3 best ways to cope with Anxiety / Depression or any mental imbalance for that matter 

EXERCISE:
I find it incredible how doctors have overlooked this powerful natural antidepressant. It has basically cured my Social Phobia and at the same time eliminated feelings of hopelessness and depression. 
You can start by doing light / moderate cardiovascular exercise such as running for 15-20 minutes per session but MUST exercise at least 40-45 minutes 5 times a week when you start to feel more comfortable with your new routine. This will help your body and mind stay strong throughout the entire day – I kid you not.
MEDITATION:
This is SO important to practice if you want to overcome your negative feelings of depression and anxiety and stay free from it forever. I’m not a neuroscientist but it has been proven that Meditation increases a brain protein called BDNF and this rewires your brain to experience higher emotions such as joy, love compassion. It can take some time to familiarize yourself with Meditation because it’s something you need to practice a little bit and then you can enter the meditative state very easily. 
If you want to learn to Meditate it is best to go on a silent Meditation retreat where you can actually learn the technique of Vipassana Meditation from an accomplished teacher. The retreats are usually 10 days and are funded through the donations of students who have benefited from the technique – Remember food and accommodation are also provided so you literally only need to pay for your train ticket to the Meditation centre and that’s it.
DIET:
You need to completely eliminate fast foods and other refined carbohydrates from your diet. Your body needs to be hydrated throughout the day with at least 2L water minimum. Do not under estimate the importance of eating enough good quality fruit and vegetables. The meat you eat MUST be organic and the fish you eat MUST be wild caught. DHA is the most important fat your brain needs to function properly. You need at least 1000mg of DHA every day. Coconut oil is another fat your brain loves and will function on it beautifully – Make sure you buy organic cold pressed virgin coconut oil.

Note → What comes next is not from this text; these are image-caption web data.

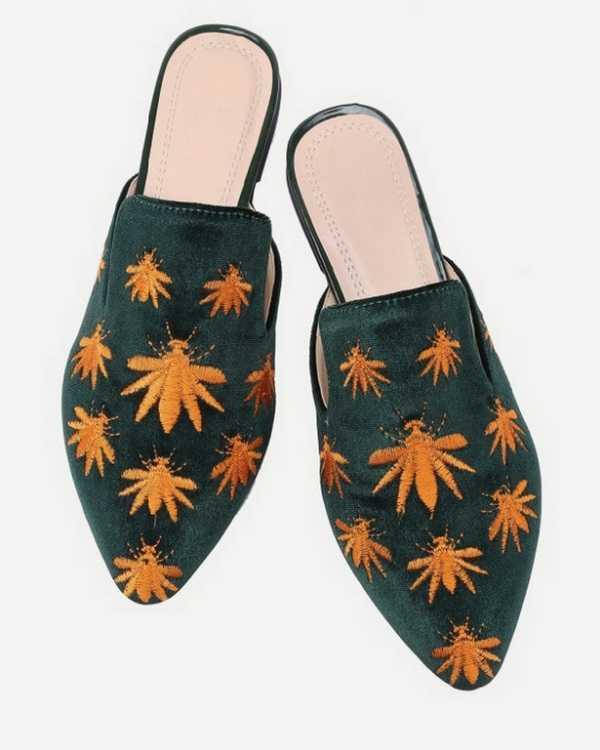 נעליים מקטיפה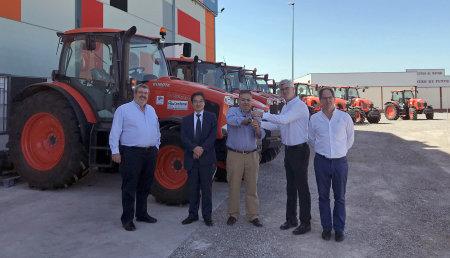 Guillermo García Muñoz hace entrega de una flota de tractores Kubota a Cam Rental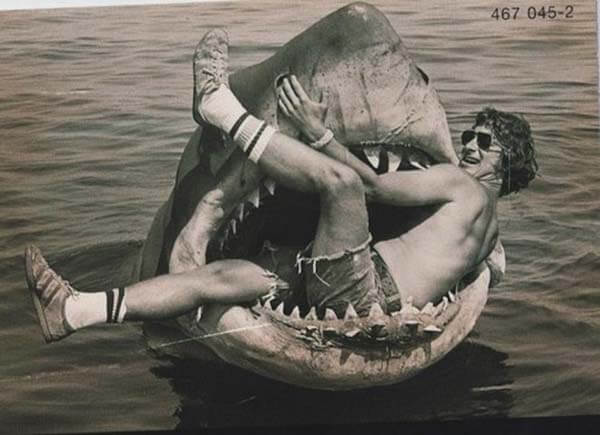 60 Iconic Behind-The-Scenes Pictures Of Actors That Underline The Difference Between Movies And Reality - Jaws wasn't that hungry. Lucky Steven!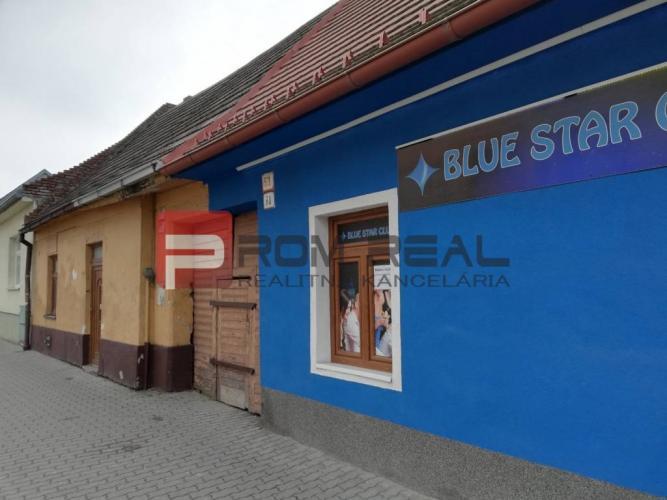 Reality Na predaj dom v úplnom centre Pezinka, na Holubyho ulici
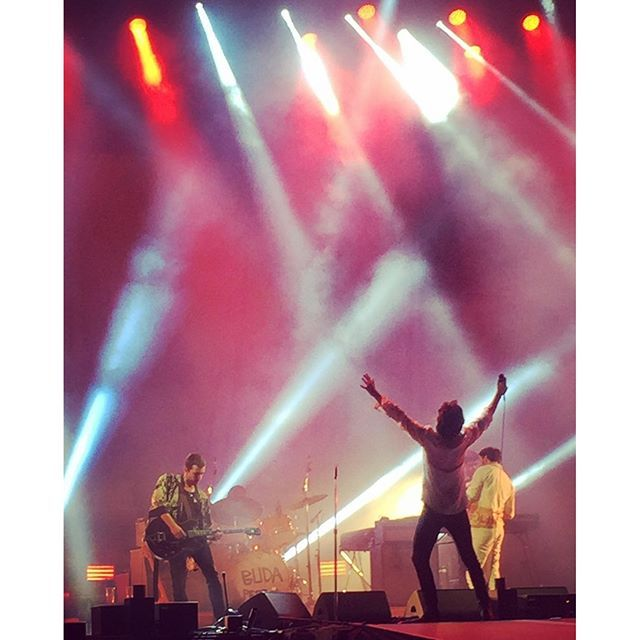 dodlin1/2016/08/19 01:10:02/One of the best moments of a stunning Sziget festival. Impossible not to love Alex and Miles. #sziget #tlsp #alexturner #mileskane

These dietary supplements will help support your brain and regulate your moods and as a result you are going to be full of life giving energy.
Vegetarian DHA (derived from Marine Algae): 1000mg daily
Olive Oil: 1 tbsp daily
Alpha-lipoic acid: 600mg daily, 30 minutes before meals
Coconut oil: Virgin, organic; 1 tbsp in morning 
Pterostilbene: 50mg morning and evening
Sulforaphane: 30mg morning and evening
Curcumin: 200mg morning and evening
Green tea extract: 200mg morning and evening
Probiotics: 1 capsule taken on an empty stomach up to three times daily; look for a probiotic that contains at least 10 billion active cultures from at least 10 different strains, including Lactobacillus acidophilus and bifidobacterium.
Resveratrol: 100mg twice daily 
Vitamin D3: 5,000 IU daily

Please read the work of neuroscientist Dr David Perlmutter to get a complete understand of how dietary changes can eliminate anxiety, depression and so many other neurological diseases. I would recommend starting with his book Brain Grain.


----------



## OutsideR1 (Mar 13, 2014)

psychowizard said:


> I just want to share with you a post I recently made as this is relevant to you.
> 
> 3 best ways to cope with Anxiety / Depression or any mental imbalance for that matter
> 
> ...


I agree 100% with you about those 3 things. However, has your anxiety been eliminated or improved a lot since doing all of those? Is it hard to stick to it, especially the food?


----------



## ShinigamiKai (Aug 6, 2015)

Work out at home. If you start building muscle and have trouble building more, then join a gym.


----------



## Reckoner7 (Jan 29, 2007)

With joining a gym its mainly about if whether or not you will go regulary enough for it to be value for money. I joined3 months ago and hardly went lol. But in the past I joined and it really helped me get fit and occupied my time.
Best advice would be to see if the gym has a day pass or something. That way you can try it out and see if you feel anxious doing excercise there. Most gyms now let you try for free.


----------



## Dave47 (Aug 9, 2015)

Absolutely! Go for it.. You'll feel amazing and you'll get a massive self esteem and confidence boost... You'll feel like you're doing yourself and your body a favor.. It's a part of a healthy lifestyle so by all means go for it


----------



## Dave47 (Aug 9, 2015)

AS for anxiety, you just might feel anxious and odd at first.. But that won't last for too long, you'll get used to the gym atmosphere eventually... It's also a good way to meet new people and make some friends


----------



## Findedeux (Mar 16, 2012)

You should definitely go to the gym.

The great thing is that people really don't pay you much attention at the gym.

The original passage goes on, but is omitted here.